A reduction in the cash rate, now 1.5 per cent, has been widely expected as the economy slowed and inflation has remained at negligible levels.
In a speech to the Queensland branch of the Economic Society of Australia in Brisbane, Reserve Bank of Australia governor Philip Lowe suggested the unemployment rate would need to fall below 5 per cent to lift subdued wages and boost weak inflation.
The announcement from Australia’s central bank chief followed the release of minutes of the Reserve Bank’s May policy meeting where it said recently downgraded growth forecasts would have been even lower if they hadn’t incorporated current market forecasts for two rate cuts.
On Tuesday regulators proposed to loosen lending restrictions and alter the serviceability hurdle rate to allow home-buyers to borrow more, suggesting an injection in the offing for the housing market and economy.
“The main reason for the shift in momentum in the Australian economy is a slowdown in household consumption growth,” Lowe said.
“Over the second half of 2018, household consumption increased by just 0.75 per cent, which is an unusually soft outcome.”
Underlying inflation is currently 1.4 per cent – the equal-lowest on record – well below the RBA’s target band of 2 to 3 per cent.
“A lower cash rate would support employment growth and bring forward the time when inflation is consistent with the target. Given this assessment, at our meeting in two weeks' time, we will consider the case for lower interest rates.”
The RBA, which decided against cutting rates earlier this month, considering the move to controversial in the lead into the federal election, last sliced official interest rates in August 2016 to 1.5 per cent.
In the event that the unemployment rate does not move lower with current policy settings, Lowe said there are a number of options at hand.
“These include: further monetary easing; additional fiscal support, including through spending on infrastructure; and structural policies that support firms expanding, investing and employing people.”
“Relying on just one type of policy has limitations, so each of these is worth thinking about.”

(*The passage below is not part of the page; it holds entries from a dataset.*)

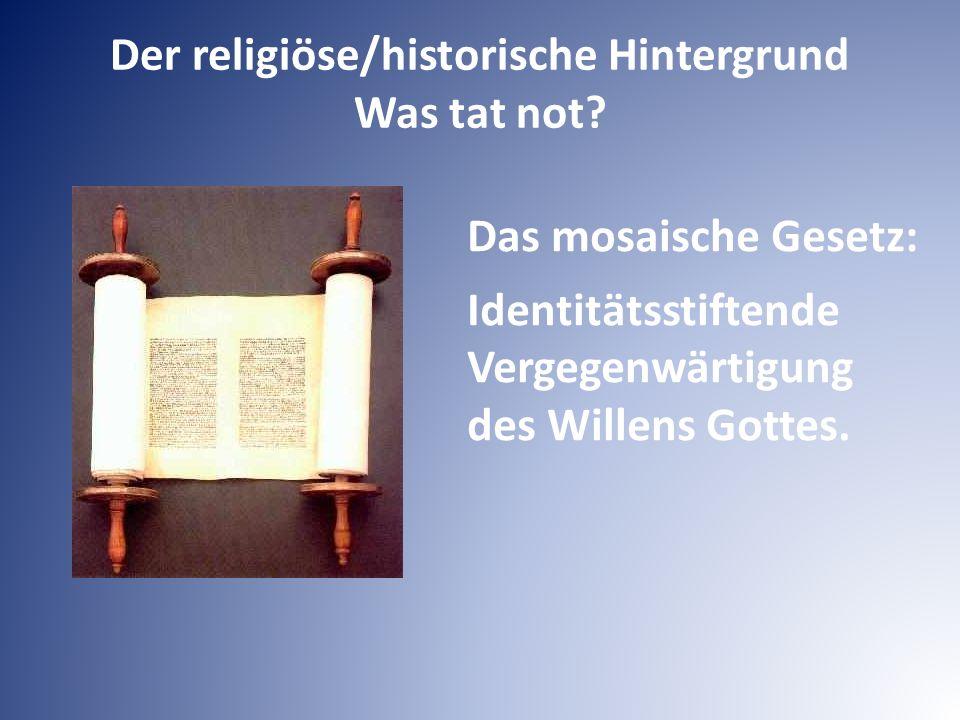 Der religiöse/historische Hintergrund Was tat not? Das mosaische Gesetz: Identitätsstiftende Vergegenwärtigung des Willens Gottes.
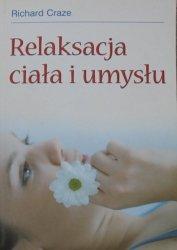 Richard Craze • Relaksacja ciała i umysłu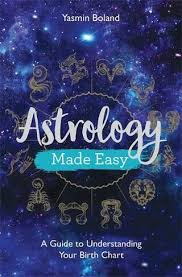 Astrology Made Easy A Guide To Understanding Your Birth Chart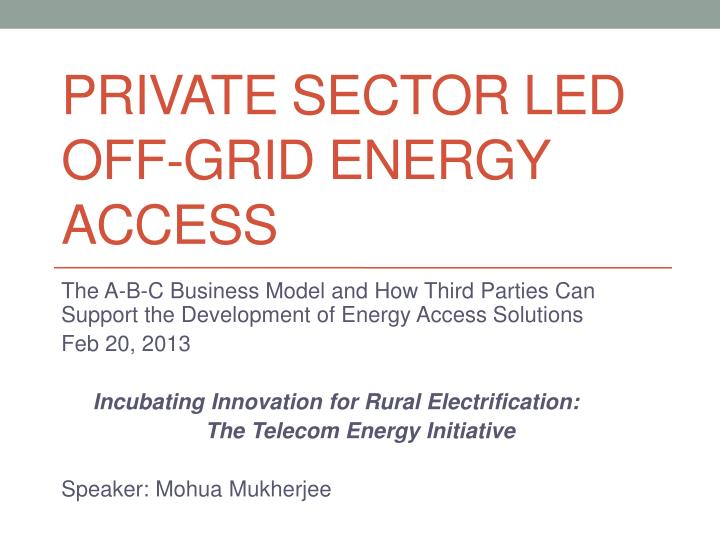 private sector led off grid energy access n.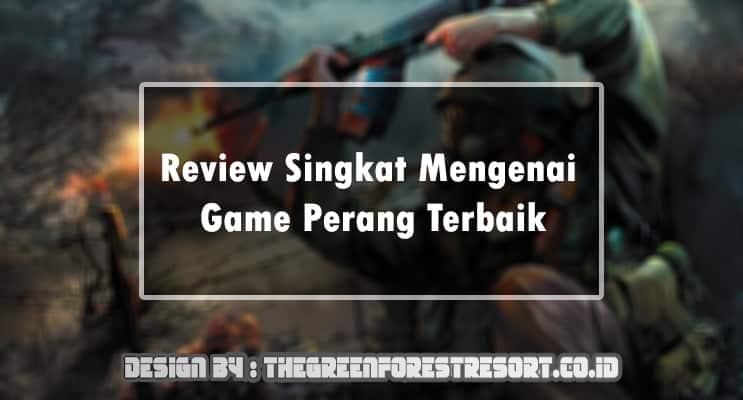 Review Singkat Mengenai Game Perang Terbaik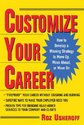 Customize Your Career: How to Develop a Winning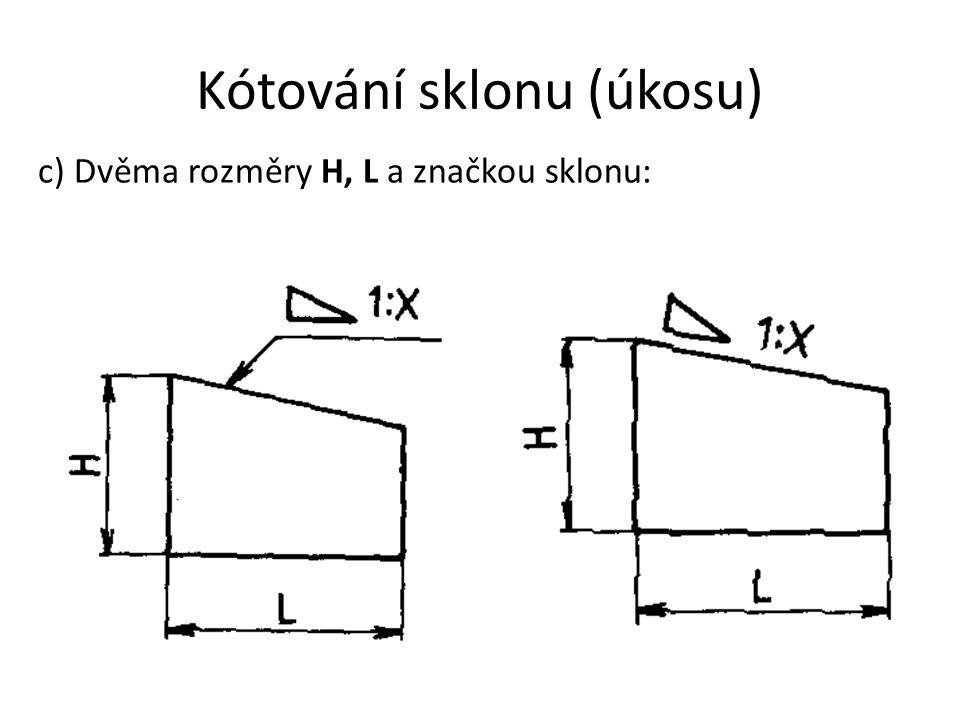 Kótování sklonu (úkosu) c) Dvěma rozměry H, L a značkou sklonu:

Related: Home Lending Suffers Weakest Month in 35 Years: RBA
GDP Growth
Lowe said the potential delay of proposed government tax cuts to next financial year could reduce household income growth by 0.3 per cent this calendar year.

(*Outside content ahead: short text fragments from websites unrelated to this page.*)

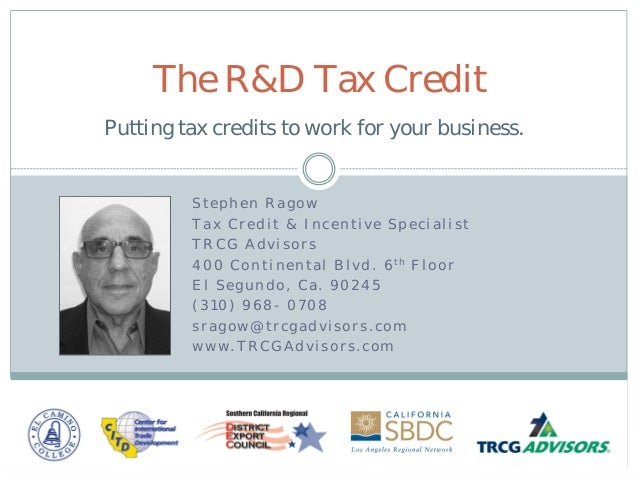 The R&D Tax CreditPutting tax credits to work for your business.         Stephen Ragow         Tax Credit & Incentive Spec...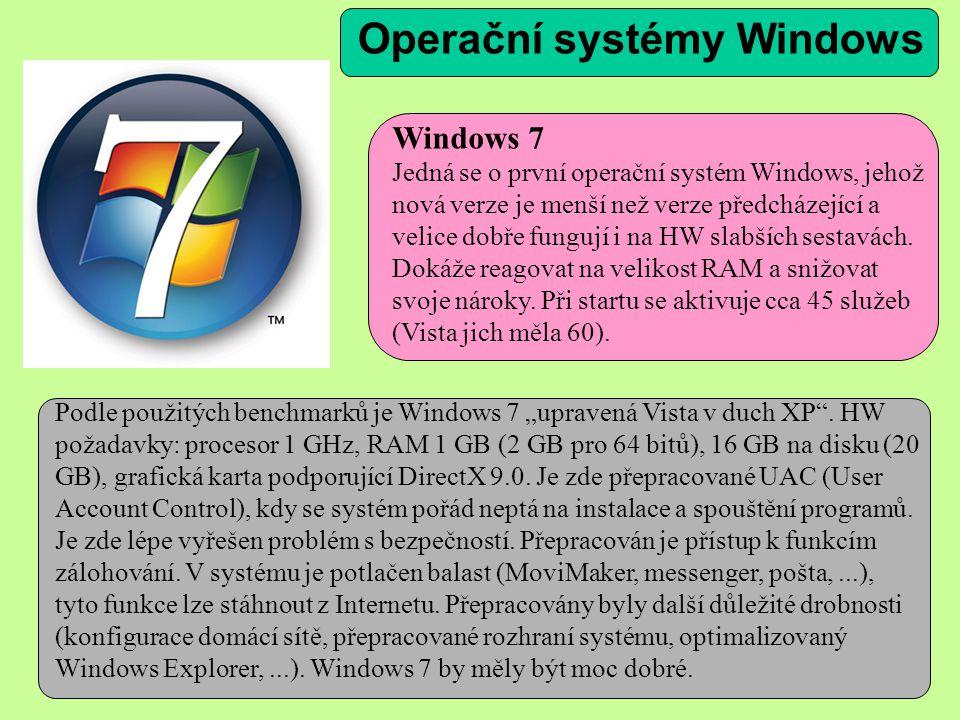 Windows 7 Jedná se o první operační systém Windows, jehož nová verze je menší než verze předcházející a velice dobře fungují i na HW slabších sestavách.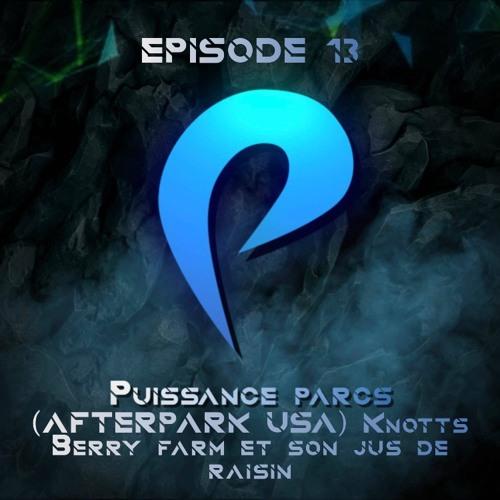 Episode 13 - (AFTERPARK USA) Knotts Berry farm et son jus de raisin
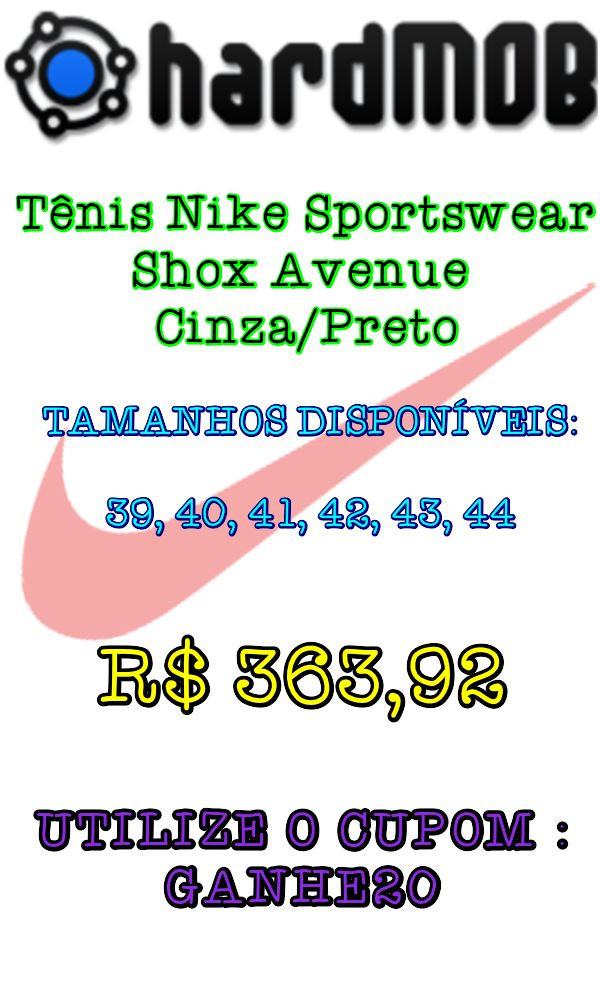[Dafiti] Tênis Nike Sportswear Shox Avenue Cinza/Preto - R$ 363,92 (Frete Grátis)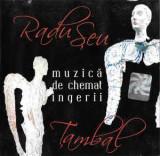 CDr Radu Şeu – Ţambal: Muzică De Chemat Îngerii, original, holograma, CD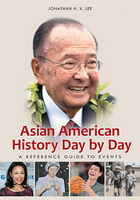 Asian American History Day by Day, ed. , v.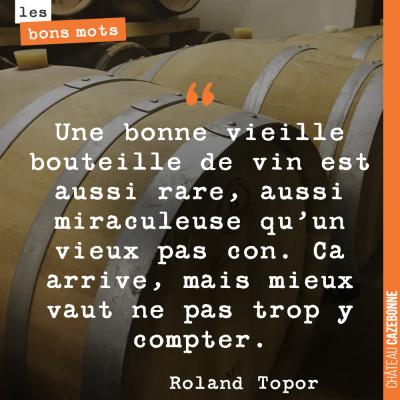 C'est vrai qu'un vieux vin...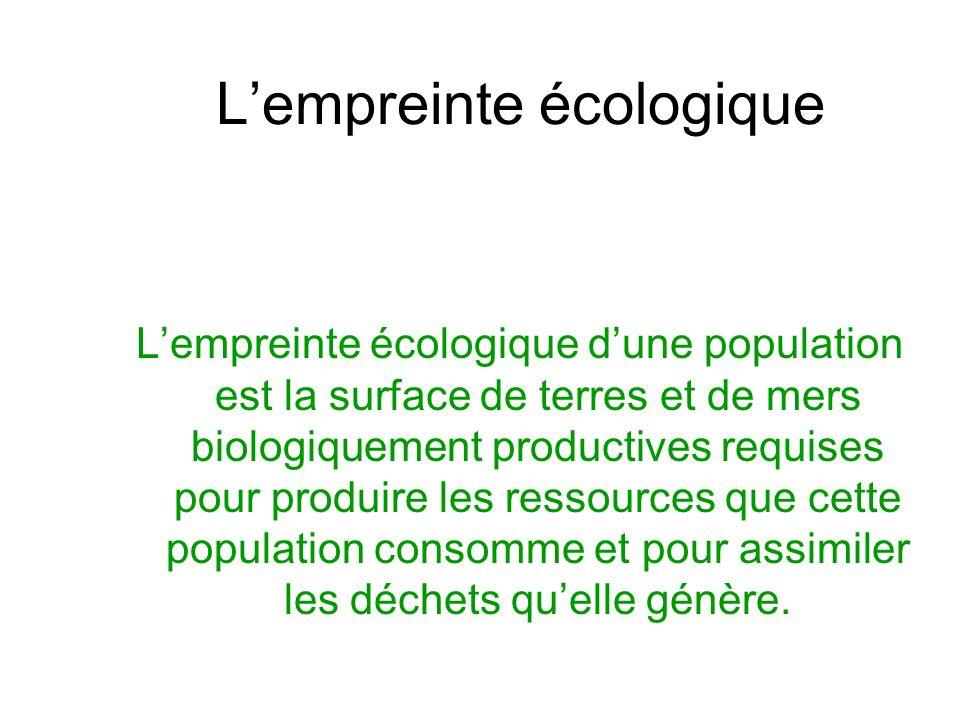 Lempreinte écologique Lempreinte écologique dune population est la surface de terres et de mers biologiquement productives requises pour produire les ressources que cette population consomme et pour assimiler les déchets quelle génère.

The RBA is relying on tax relief to boost Australians’ disposable income growth in the next couple of years.
“We are expecting household disposable income to grow at an average rate of 4 per cent over the next couple of years, which is noticeably higher than the average of recent times,” Lowe said.

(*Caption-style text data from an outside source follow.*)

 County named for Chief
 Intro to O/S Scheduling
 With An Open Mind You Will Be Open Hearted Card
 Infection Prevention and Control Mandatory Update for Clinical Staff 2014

“Stronger growth in income will help, but the more important factor is some tax relief.”
The RBA highlighted that the decline in housing prices was a major factor, but the more importantly the long period of weak growth in household income was effecting the economy, rising at an average pace of just 2.75 per cent compared with 6 per cent over the preceding decade.
“As this period of weak income growth has persisted, it has become harder for households to dismiss it as just a temporary development – as something that will pass quickly,” Lowe said.
“The lower rate of income growth has also made it harder for households to pay down debt.”
“The end result has been that many people have decided to adjust their spending plans.”